▶ What you have to do
Format the records below as a JSON list of strings, with one string per line and no entries for blank lines.
——
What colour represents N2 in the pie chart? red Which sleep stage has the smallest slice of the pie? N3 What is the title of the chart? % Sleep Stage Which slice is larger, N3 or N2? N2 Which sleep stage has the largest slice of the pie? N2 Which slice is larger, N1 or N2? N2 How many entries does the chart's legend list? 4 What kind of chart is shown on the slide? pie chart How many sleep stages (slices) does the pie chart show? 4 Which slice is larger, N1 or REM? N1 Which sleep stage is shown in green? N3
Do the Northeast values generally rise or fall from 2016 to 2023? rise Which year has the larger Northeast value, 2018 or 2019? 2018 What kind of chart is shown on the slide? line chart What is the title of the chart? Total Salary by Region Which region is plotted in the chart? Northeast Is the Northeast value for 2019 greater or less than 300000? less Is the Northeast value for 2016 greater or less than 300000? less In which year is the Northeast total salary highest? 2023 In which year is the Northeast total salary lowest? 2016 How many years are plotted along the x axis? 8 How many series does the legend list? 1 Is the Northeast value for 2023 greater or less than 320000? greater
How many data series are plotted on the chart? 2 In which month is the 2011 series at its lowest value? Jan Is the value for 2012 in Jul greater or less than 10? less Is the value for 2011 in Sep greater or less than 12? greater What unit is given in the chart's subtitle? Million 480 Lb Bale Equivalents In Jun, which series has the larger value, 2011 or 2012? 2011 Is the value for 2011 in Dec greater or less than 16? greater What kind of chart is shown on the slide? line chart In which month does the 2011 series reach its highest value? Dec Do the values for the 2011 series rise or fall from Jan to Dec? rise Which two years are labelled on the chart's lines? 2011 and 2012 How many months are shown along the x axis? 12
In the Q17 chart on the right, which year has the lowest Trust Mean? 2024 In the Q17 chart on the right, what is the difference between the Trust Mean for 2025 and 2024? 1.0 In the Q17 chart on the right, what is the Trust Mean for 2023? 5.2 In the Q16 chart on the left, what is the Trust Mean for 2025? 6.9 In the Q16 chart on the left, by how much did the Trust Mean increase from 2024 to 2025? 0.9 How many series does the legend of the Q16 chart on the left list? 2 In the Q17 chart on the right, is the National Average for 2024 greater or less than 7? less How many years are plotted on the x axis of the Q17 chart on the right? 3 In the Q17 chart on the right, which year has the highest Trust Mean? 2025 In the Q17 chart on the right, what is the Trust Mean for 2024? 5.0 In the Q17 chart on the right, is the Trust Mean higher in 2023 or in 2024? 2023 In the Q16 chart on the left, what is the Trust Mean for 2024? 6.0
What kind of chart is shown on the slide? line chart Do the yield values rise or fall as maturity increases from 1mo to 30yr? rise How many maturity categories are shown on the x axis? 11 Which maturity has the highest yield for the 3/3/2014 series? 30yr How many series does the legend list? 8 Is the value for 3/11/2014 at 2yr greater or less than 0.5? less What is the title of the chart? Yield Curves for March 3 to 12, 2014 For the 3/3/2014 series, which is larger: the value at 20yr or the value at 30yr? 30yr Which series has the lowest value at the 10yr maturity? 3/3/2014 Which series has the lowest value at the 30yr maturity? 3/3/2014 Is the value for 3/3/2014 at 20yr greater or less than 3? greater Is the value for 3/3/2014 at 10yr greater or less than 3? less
——
▶ Response area
[
  "What colour represents N2 in the pie chart? red Which sleep stage has the smallest slice of the pie? N3 What is the title of the chart? % Sleep Stage Which slice is larger, N3 or N2? N2 Which sleep stage has the largest slice of the pie? N2 Which slice is larger, N1 or N2? N2 How many entries does the chart's legend list? 4 What kind of chart is shown on the slide? pie chart How many sleep stages (slices) does the pie chart show? 4 Which slice is larger, N1 or REM? N1 Which sleep stage is shown in green? N3",
  "Do the Northeast values generally rise or fall from 2016 to 2023? rise Which year has the larger Northeast value, 2018 or 2019? 2018 What kind of chart is shown on the slide? line chart What is the title of the chart? Total Salary by Region Which region is plotted in the chart? Northeast Is the Northeast value for 2019 greater or less than 300000? less Is the Northeast value for 2016 greater or less than 300000? less In which year is the Northeast total salary highest? 2023 In which year is the Northeast total salary lowest? 2016 How many years are plotted along the x axis? 8 How many series does the legend list? 1 Is the Northeast value for 2023 greater or less than 320000? greater",
  "How many data series are plotted on the chart? 2 In which month is the 2011 series at its lowest value? Jan Is the value for 2012 in Jul greater or less than 10? less Is the value for 2011 in Sep greater or less than 12? greater What unit is given in the chart's subtitle? Million 480 Lb Bale Equivalents In Jun, which series has the larger value, 2011 or 2012? 2011 Is the value for 2011 in Dec greater or less than 16? greater What kind of chart is shown on the slide? line chart In which month does the 2011 series reach its highest value? Dec Do the values for the 2011 series rise or fall from Jan to Dec? rise Which two years are labelled on the chart's lines? 2011 and 2012 How many months are shown along the x axis? 12",
  "In the Q17 chart on the right, which year has the lowest Trust Mean? 2024 In the Q17 chart on the right, what is the difference between the Trust Mean for 2025 and 2024? 1.0 In the Q17 chart on the right, what is the Trust Mean for 2023? 5.2 In the Q16 chart on the left, what is the Trust Mean for 2025? 6.9 In the Q16 chart on the left, by how much did the Trust Mean increase from 2024 to 2025? 0.9 How many series does the legend of the Q16 chart on the left list? 2 In the Q17 chart on the right, is the National Average for 2024 greater or less than 7? less How many years are plotted on the x axis of the Q17 chart on the right? 3 In the Q17 chart on the right, which year has the highest Trust Mean? 2025 In the Q17 chart on the right, what is the Trust Mean for 2024? 5.0 In the Q17 chart on the right, is the Trust Mean higher in 2023 or in 2024? 2023 In the Q16 chart on the left, what is the Trust Mean for 2024? 6.0",
  "What kind of chart is shown on the slide? line chart Do the yield values rise or fall as maturity increases from 1mo to 30yr? rise How many maturity categories are shown on the x axis? 11 Which maturity has the highest yield for the 3/3/2014 series? 30yr How many series does the legend list? 8 Is the value for 3/11/2014 at 2yr greater or less than 0.5? less What is the title of the chart? Yield Curves for March 3 to 12, 2014 For the 3/3/2014 series, which is larger: the value at 20yr or the value at 30yr? 30yr Which series has the lowest value at the 10yr maturity? 3/3/2014 Which series has the lowest value at the 30yr maturity? 3/3/2014 Is the value for 3/3/2014 at 20yr greater or less than 3? greater Is the value for 3/3/2014 at 10yr greater or less than 3? less"
]